#### [What you should do]
Repeat the following lines word for word, omitting the pictures.

========

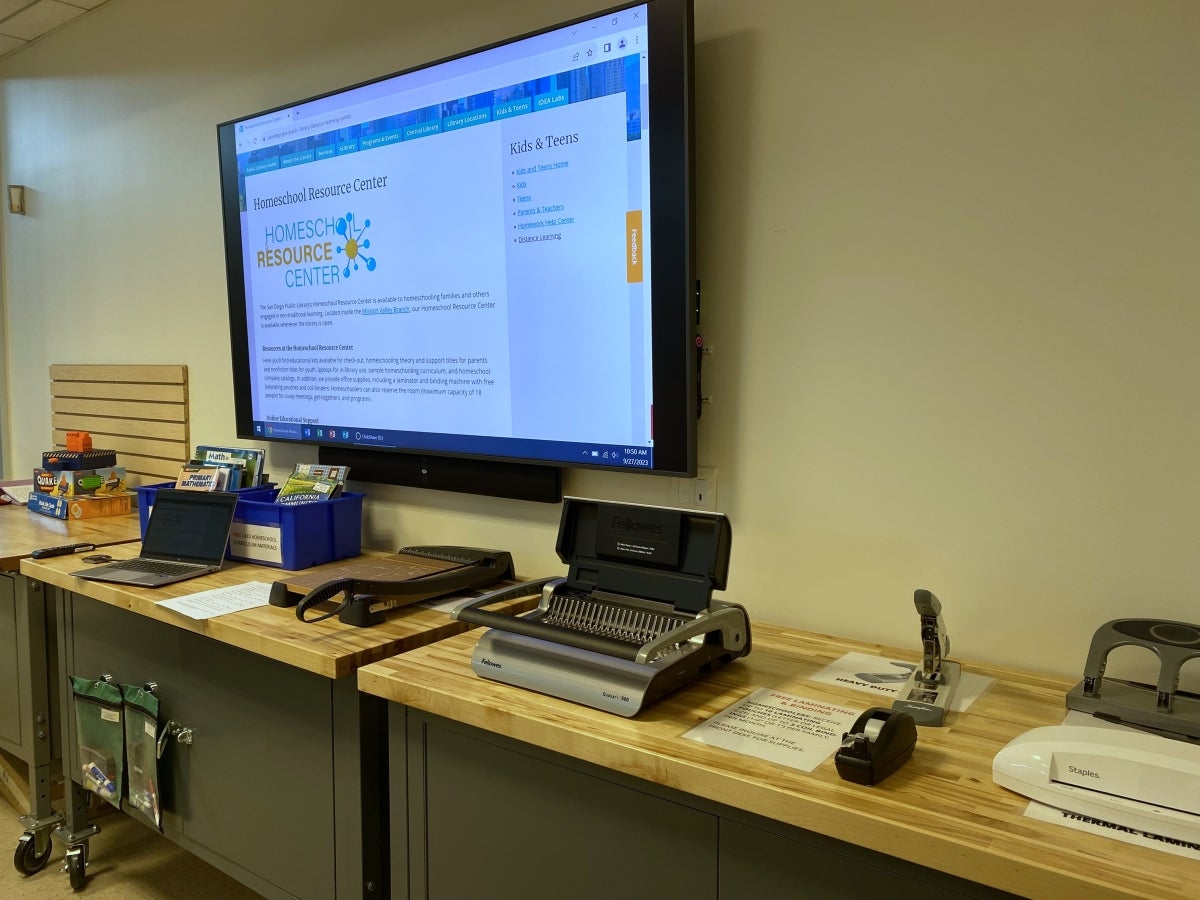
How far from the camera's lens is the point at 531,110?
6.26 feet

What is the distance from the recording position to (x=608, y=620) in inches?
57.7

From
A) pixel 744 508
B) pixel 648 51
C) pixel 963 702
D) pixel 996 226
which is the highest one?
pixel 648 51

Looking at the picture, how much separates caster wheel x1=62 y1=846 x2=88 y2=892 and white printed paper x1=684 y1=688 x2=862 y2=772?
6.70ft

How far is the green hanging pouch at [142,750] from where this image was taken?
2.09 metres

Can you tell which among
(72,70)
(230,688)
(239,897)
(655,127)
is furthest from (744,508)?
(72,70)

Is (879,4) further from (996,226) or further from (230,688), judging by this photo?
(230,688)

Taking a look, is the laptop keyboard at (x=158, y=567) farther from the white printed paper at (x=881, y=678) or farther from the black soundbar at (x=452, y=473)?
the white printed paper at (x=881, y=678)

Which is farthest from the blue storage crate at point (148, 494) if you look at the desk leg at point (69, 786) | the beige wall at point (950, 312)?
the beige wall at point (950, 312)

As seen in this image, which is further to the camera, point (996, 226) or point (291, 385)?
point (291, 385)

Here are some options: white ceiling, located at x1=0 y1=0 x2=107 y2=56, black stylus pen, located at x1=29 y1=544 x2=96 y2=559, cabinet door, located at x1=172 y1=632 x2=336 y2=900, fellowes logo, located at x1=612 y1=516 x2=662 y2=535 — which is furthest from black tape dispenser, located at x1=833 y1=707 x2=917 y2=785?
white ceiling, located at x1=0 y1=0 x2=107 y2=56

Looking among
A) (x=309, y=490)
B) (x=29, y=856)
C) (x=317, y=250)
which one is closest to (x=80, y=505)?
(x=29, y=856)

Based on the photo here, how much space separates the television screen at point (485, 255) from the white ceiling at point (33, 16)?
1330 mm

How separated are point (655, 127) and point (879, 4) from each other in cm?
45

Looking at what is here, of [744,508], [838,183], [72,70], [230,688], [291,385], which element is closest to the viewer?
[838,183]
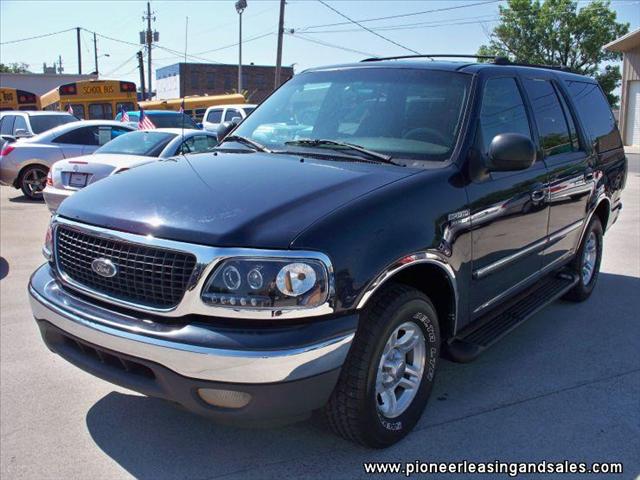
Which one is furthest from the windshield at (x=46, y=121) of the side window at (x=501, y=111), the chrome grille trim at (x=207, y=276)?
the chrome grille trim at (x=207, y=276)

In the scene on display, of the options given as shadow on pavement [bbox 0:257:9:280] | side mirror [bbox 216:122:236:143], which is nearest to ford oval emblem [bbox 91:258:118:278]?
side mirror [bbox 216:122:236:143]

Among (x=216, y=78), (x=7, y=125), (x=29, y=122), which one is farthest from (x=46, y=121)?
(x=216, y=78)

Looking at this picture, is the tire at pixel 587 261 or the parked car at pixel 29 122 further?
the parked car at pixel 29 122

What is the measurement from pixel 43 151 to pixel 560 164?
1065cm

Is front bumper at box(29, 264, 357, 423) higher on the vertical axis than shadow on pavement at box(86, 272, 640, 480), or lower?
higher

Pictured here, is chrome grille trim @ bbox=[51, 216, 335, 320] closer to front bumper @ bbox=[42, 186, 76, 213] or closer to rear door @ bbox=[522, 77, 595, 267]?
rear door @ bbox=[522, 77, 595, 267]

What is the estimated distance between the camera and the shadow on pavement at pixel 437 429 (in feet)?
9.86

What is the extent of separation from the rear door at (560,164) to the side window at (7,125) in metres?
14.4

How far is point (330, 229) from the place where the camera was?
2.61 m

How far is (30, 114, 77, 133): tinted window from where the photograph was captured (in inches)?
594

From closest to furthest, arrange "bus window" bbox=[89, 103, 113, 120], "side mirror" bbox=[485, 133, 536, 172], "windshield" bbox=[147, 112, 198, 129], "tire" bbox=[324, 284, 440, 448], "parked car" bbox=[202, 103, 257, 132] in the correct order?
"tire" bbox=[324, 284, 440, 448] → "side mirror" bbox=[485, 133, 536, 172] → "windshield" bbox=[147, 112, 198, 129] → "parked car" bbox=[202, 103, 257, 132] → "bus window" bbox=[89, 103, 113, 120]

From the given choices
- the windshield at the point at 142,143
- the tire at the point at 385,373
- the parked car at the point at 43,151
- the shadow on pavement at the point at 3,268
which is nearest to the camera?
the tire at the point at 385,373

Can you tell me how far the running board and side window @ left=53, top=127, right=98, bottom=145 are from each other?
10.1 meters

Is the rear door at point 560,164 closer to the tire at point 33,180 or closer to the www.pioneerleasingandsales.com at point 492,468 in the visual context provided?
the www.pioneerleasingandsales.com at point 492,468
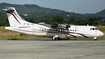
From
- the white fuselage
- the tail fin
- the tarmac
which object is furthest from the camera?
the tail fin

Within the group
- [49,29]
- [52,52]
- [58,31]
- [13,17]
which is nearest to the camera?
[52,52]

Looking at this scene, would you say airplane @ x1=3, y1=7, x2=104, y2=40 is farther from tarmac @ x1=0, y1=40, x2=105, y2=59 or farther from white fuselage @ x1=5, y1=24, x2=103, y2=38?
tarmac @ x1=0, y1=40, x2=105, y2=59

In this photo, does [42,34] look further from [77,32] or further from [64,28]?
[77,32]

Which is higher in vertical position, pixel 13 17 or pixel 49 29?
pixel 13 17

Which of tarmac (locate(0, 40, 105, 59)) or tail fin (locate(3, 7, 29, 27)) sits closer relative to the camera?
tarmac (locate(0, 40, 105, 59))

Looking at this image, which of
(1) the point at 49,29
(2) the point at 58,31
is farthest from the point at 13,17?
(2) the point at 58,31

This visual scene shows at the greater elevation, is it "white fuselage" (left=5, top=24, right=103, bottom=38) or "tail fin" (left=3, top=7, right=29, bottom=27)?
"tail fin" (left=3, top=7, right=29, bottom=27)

========

#### [Response to the task]
How far from the camera's lens is the point at 531,110?
6.26 feet

What is the distance from the recording position to (x=608, y=620) in inches?
57.7

From
A) pixel 744 508
B) pixel 648 51
C) pixel 963 702
D) pixel 996 226
which is the highest one?
pixel 648 51

Looking at the picture, how much separates caster wheel x1=62 y1=846 x2=88 y2=892 and white printed paper x1=684 y1=688 x2=862 y2=772?
6.70ft

How far is the green hanging pouch at [142,750] from where this image was taken?
2.09 metres

Can you tell which among
(72,70)
(230,688)
(239,897)
(655,127)
is furthest from (744,508)?
(72,70)

Is (879,4) further from (996,226) or further from (230,688), judging by this photo?
(230,688)

Taking a look, is the laptop keyboard at (x=158, y=567) farther from the white printed paper at (x=881, y=678) or farther from the black soundbar at (x=452, y=473)?
the white printed paper at (x=881, y=678)

Which is farthest from the blue storage crate at point (148, 494) if you look at the desk leg at point (69, 786) | the beige wall at point (950, 312)?
the beige wall at point (950, 312)

As seen in this image, which is further to the camera, point (996, 226) or point (291, 385)?
point (291, 385)

Here are some options: white ceiling, located at x1=0 y1=0 x2=107 y2=56, black stylus pen, located at x1=29 y1=544 x2=96 y2=559, cabinet door, located at x1=172 y1=632 x2=336 y2=900, fellowes logo, located at x1=612 y1=516 x2=662 y2=535 — which is furthest from black tape dispenser, located at x1=833 y1=707 x2=917 y2=785?
white ceiling, located at x1=0 y1=0 x2=107 y2=56

Looking among
A) (x=309, y=490)
B) (x=29, y=856)
C) (x=317, y=250)
which one is closest to (x=80, y=505)?
(x=29, y=856)

Based on the photo here, how much space separates the television screen at point (485, 255) from the white ceiling at point (33, 16)?
1330 mm

How separated are point (655, 127) and point (879, 4) from each other in cm?
45

Looking at what is here, of [744,508], [838,183], [72,70], [230,688], [291,385], which element is closest to the viewer?
[838,183]
Which one is furthest from the windshield at (x=46, y=121) of the side window at (x=501, y=111), the chrome grille trim at (x=207, y=276)?
the chrome grille trim at (x=207, y=276)

In the scene on display, of the options given as shadow on pavement [bbox 0:257:9:280] | side mirror [bbox 216:122:236:143], which is nearest to ford oval emblem [bbox 91:258:118:278]?
side mirror [bbox 216:122:236:143]

Among (x=216, y=78), (x=7, y=125), (x=29, y=122), which one is farthest from (x=46, y=121)?
(x=216, y=78)

Looking at this picture, is the tire at pixel 587 261 or the parked car at pixel 29 122 further?
the parked car at pixel 29 122

What is the measurement from pixel 43 151 to pixel 560 164?
1065cm

Is front bumper at box(29, 264, 357, 423) higher on the vertical axis than shadow on pavement at box(86, 272, 640, 480), or lower?
higher

Pictured here, is chrome grille trim @ bbox=[51, 216, 335, 320] closer to front bumper @ bbox=[42, 186, 76, 213] or closer to rear door @ bbox=[522, 77, 595, 267]?
rear door @ bbox=[522, 77, 595, 267]

What is the estimated distance between the camera and the shadow on pavement at pixel 437 429 (in feet)?
9.86

What is the extent of separation from the rear door at (560,164) to the side window at (7,125) in metres?
14.4

How far is point (330, 229) from the place where the camera was?
2.61 m

How far is (30, 114, 77, 133): tinted window from where the photograph was captured (in inches)?
594

From closest to furthest, arrange "bus window" bbox=[89, 103, 113, 120], "side mirror" bbox=[485, 133, 536, 172], "windshield" bbox=[147, 112, 198, 129], "tire" bbox=[324, 284, 440, 448], "parked car" bbox=[202, 103, 257, 132] in the correct order?
"tire" bbox=[324, 284, 440, 448] → "side mirror" bbox=[485, 133, 536, 172] → "windshield" bbox=[147, 112, 198, 129] → "parked car" bbox=[202, 103, 257, 132] → "bus window" bbox=[89, 103, 113, 120]

From the given choices
- the windshield at the point at 142,143
- the tire at the point at 385,373
- the parked car at the point at 43,151
- the shadow on pavement at the point at 3,268
which is nearest to the camera?
the tire at the point at 385,373

Can you tell me how far the running board and side window @ left=53, top=127, right=98, bottom=145 are from each other?
10.1 meters

Is the rear door at point 560,164 closer to the tire at point 33,180 or closer to the www.pioneerleasingandsales.com at point 492,468 in the visual context provided?
the www.pioneerleasingandsales.com at point 492,468
From
- the white fuselage
- the tail fin
- the tarmac
which object is furthest from the camera?
the tail fin

Within the group
- [49,29]
- [52,52]
- [58,31]
- [13,17]
which is nearest to the camera?
[52,52]

Looking at this scene, would you say airplane @ x1=3, y1=7, x2=104, y2=40 is farther from tarmac @ x1=0, y1=40, x2=105, y2=59 or farther from white fuselage @ x1=5, y1=24, x2=103, y2=38?
tarmac @ x1=0, y1=40, x2=105, y2=59

In this photo, does [42,34] look further from [77,32] or further from [64,28]?
[77,32]

Which is higher in vertical position, pixel 13 17 or pixel 49 29?
pixel 13 17

Which of tarmac (locate(0, 40, 105, 59)) or tail fin (locate(3, 7, 29, 27)) sits closer relative to the camera?
tarmac (locate(0, 40, 105, 59))

Looking at this image, which of
(1) the point at 49,29
(2) the point at 58,31
is farthest from the point at 13,17?
(2) the point at 58,31

This visual scene shows at the greater elevation, is it "white fuselage" (left=5, top=24, right=103, bottom=38) or "tail fin" (left=3, top=7, right=29, bottom=27)?
"tail fin" (left=3, top=7, right=29, bottom=27)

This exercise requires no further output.